If I do the pressure conversion by Bramwell's approximation I get 49.5 cup -> 56,000 psi, give or take. My power curve fit to Bramwell's data, which has a slightly better r² test result than Bramwell's puts it closer to 57,000. So, I'm guessing that the cases capacity used in developing the manual might be a grain of water greater than the one I used? That would still be normal. 55,000 psi is SAAMI's upper limit, but the CIP uses 4300 bar, which is 62,366 psi as an upper limit. You are likely inbetween the two.
I recall hearing the magtech primers have heavier cups than Winchester and Federal? Closer to the CCI #41. That may explain why your commercial rounds have flatter primers? In addition to cup hardness, difference in case headspace insertion length often affects primer appearance, too. In particular, if you put a brand new case in an RCBS Precision Mic or the case comparator on a Hornady (nee, Stoney Point) caliper adapter and measure it, then measure it again after firing and resizing, you find the sizing die never quite puts it all the way back. This means, when the brass is new and the firing pin shoves it forward and the firing primer backs out and pushes it firmly into the headspace determinant (the chamber shoulder in the .223), that primer has backed out further than it will firing that same case after resizing. This inflates the head of the primer more, making it flatter when the case stretches back and reseats it. Bottom line, new brass gets flatter primers, all else being equal. That and cup hardness differences are why primer appearance is not a very reliable pressure indicator by itself.
I have also heard of some folks having some largish MV extreme spread with Magtech primers. Others seem to have no problem. Have you got any chronograph results? I would beg borrow or steal some Federal 205 or 205M primers to compare. My local Gander Mountain had 205's on the shelf last time I looked. They are both mild and consistent. On another thread I recommended to a .221 Fireball shooter that he change from Remington 7 1/2 (a magnum BR primer) to the Federal 205M primer because he was having high extreme spreads. He did, and it cut both the ES and the group size roughly in half for him.
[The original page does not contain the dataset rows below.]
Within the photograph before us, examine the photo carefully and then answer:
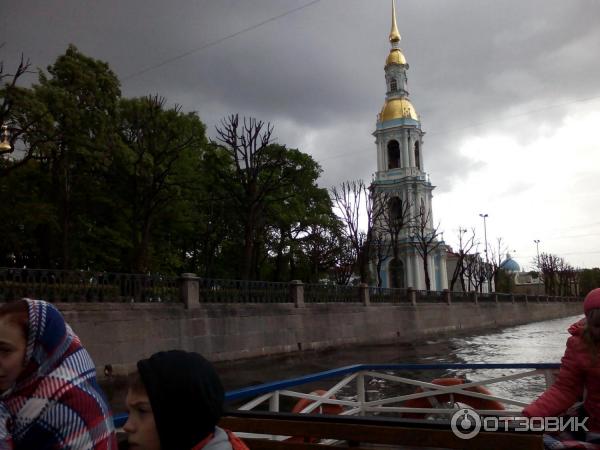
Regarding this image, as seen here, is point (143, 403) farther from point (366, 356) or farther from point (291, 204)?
point (291, 204)

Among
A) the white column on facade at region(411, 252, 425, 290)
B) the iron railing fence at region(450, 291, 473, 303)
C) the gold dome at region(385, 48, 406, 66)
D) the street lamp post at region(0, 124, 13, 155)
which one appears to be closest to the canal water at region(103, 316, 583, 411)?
the street lamp post at region(0, 124, 13, 155)

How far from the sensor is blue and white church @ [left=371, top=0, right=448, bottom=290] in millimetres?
63562

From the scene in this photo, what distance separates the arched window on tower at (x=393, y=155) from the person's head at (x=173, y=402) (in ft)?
218

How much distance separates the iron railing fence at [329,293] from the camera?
2470cm

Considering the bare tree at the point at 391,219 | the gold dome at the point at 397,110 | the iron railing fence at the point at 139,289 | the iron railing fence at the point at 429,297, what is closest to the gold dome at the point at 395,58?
the gold dome at the point at 397,110

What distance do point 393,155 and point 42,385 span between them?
67.1 metres

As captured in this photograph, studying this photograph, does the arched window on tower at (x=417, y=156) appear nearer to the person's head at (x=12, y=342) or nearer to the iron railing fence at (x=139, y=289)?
the iron railing fence at (x=139, y=289)

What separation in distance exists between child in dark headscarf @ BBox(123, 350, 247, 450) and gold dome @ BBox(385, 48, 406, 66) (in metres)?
69.2

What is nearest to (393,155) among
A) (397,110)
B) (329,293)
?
(397,110)

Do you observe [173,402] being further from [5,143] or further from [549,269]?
[549,269]

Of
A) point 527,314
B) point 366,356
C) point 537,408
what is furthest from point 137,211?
point 527,314

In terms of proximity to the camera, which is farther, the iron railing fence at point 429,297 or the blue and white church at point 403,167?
the blue and white church at point 403,167

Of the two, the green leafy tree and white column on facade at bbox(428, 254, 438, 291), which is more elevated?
the green leafy tree

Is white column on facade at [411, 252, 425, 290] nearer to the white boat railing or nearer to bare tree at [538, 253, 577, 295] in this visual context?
bare tree at [538, 253, 577, 295]
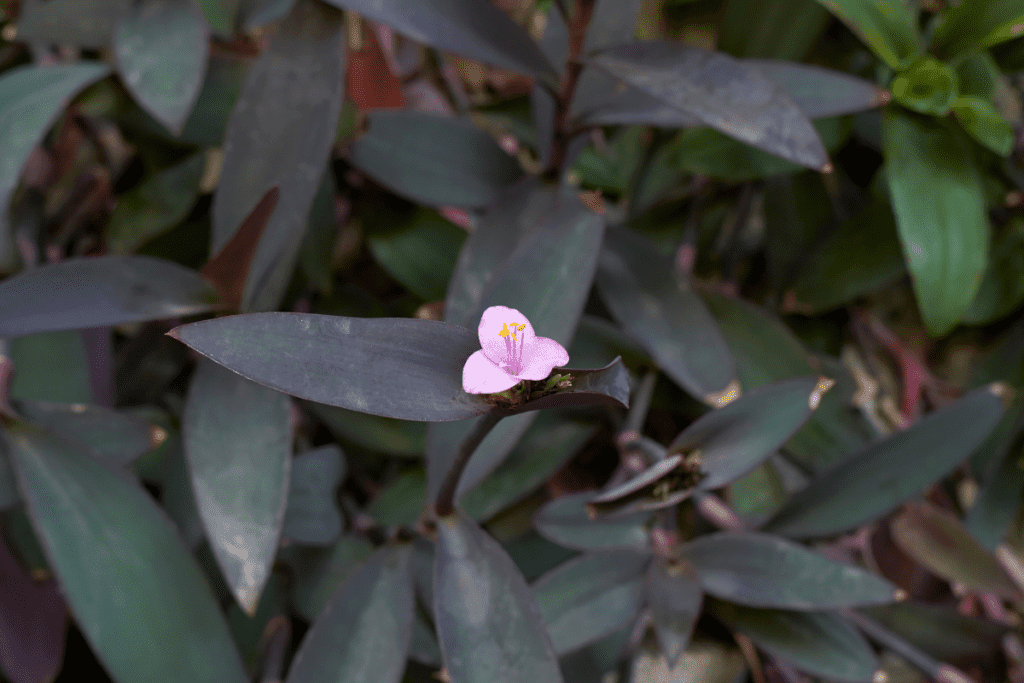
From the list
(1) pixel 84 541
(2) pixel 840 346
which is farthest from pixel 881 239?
(1) pixel 84 541

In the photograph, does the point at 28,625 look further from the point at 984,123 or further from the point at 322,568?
the point at 984,123

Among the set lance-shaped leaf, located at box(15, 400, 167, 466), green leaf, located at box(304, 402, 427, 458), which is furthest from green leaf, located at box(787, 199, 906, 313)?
lance-shaped leaf, located at box(15, 400, 167, 466)

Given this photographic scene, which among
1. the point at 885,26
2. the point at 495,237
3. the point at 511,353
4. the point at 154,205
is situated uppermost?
the point at 885,26

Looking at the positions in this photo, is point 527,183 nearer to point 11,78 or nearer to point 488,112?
point 488,112

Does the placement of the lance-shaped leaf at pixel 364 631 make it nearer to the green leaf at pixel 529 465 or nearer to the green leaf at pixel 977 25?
the green leaf at pixel 529 465

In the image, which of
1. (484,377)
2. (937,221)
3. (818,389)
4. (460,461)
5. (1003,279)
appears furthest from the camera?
(1003,279)

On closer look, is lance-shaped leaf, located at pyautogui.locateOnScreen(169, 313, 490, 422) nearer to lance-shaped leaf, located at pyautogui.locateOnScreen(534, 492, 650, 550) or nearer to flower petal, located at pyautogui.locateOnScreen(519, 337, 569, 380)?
flower petal, located at pyautogui.locateOnScreen(519, 337, 569, 380)

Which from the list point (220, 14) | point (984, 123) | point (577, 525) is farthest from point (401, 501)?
point (984, 123)
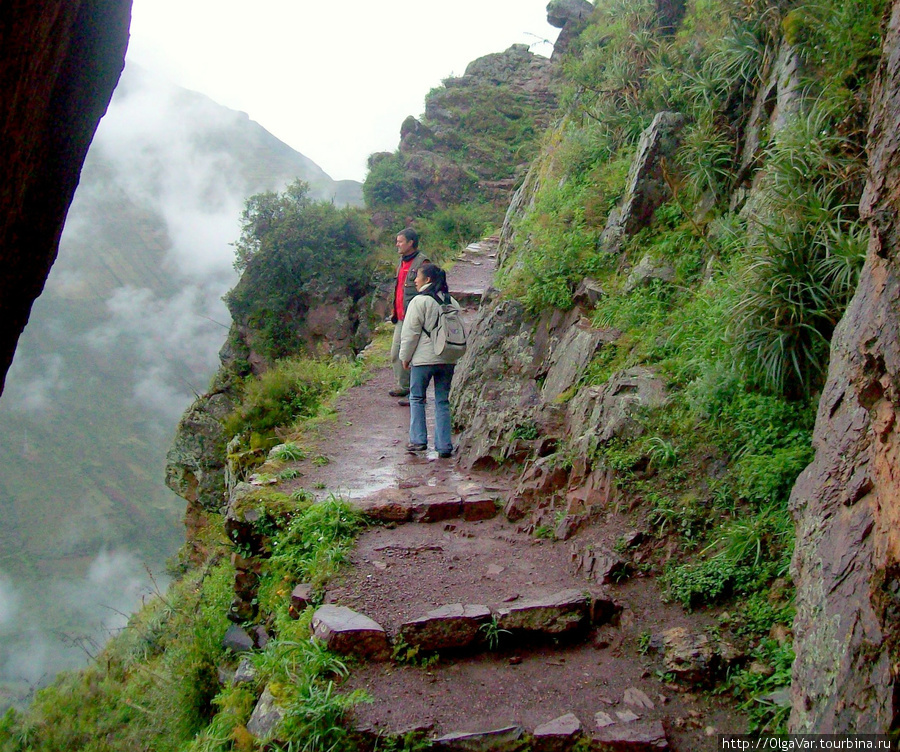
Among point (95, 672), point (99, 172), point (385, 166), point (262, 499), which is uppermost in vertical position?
point (99, 172)

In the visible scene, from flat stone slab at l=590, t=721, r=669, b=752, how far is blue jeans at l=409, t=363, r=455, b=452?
439 centimetres

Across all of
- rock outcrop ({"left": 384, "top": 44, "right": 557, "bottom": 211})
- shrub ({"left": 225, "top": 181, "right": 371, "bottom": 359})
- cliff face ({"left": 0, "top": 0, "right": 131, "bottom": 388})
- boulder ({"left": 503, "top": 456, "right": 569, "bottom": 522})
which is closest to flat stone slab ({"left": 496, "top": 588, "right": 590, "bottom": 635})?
boulder ({"left": 503, "top": 456, "right": 569, "bottom": 522})

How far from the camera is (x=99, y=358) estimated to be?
97.0ft

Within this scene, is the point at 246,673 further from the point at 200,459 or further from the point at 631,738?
the point at 200,459

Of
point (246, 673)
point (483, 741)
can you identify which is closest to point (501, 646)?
point (483, 741)

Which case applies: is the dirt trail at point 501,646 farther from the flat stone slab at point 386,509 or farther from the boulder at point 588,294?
the boulder at point 588,294

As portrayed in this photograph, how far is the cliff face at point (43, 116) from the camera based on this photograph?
1530 mm

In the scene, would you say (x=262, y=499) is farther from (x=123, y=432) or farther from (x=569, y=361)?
(x=123, y=432)

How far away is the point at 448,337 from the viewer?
7.16 meters

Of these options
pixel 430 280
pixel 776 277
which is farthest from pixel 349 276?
pixel 776 277

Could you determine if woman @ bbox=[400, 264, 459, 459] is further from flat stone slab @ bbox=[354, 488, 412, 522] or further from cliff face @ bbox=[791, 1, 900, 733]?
cliff face @ bbox=[791, 1, 900, 733]

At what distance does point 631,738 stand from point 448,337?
4545mm

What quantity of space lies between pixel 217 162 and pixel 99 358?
12211mm

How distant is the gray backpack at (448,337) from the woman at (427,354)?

You hear people say Federal primers are too soft for floating firing pin gas guns, but I've never had an issue as long as they were the required 0.003" to 0.005" below flush with the face of the case head. The Sierra manual's section on loading for military gas guns says that was their experience, as well. They had put many thousands of 210M's through Garands and M14/M1A platforms without incident. Federal published a defense against complaints their primers were too sensitive in Precision Shooting in the early 90's, IIRC? They pointed out that while it was true their were more match reload slamfires reported using their primers than with others, it was also true that more match shooters reloaded with their primers than any others, so that was an inevitable consequence. Handloads with high primers are almost always the actual culprit in slamfires. Also, the AR bolt is inherently less prone to slamfires than the Garand and M14 designs, anyway. So I keep using 205M's for .223 reloads. I still use 210M's on the '06 and .308, too, but have gone to #34's where my load doesn't fill the case well. The magnum primer seems to help when there is empty space to pressurize.
Do you have a measured velocity for this load? What I have in mind here is to use Chris Long's optimum barrel time test. If I have your fired case water capacity and your average real velocity, I can tweak the powder burn rate to get a match to your lot. With that, the barrel time can be determined and compared to Long's projected sweet spot times. Might be worthwhile?
Also, have you been measuring the finished cartridge runout you are getting with these bullets? Their ogive shape might not like your seater die?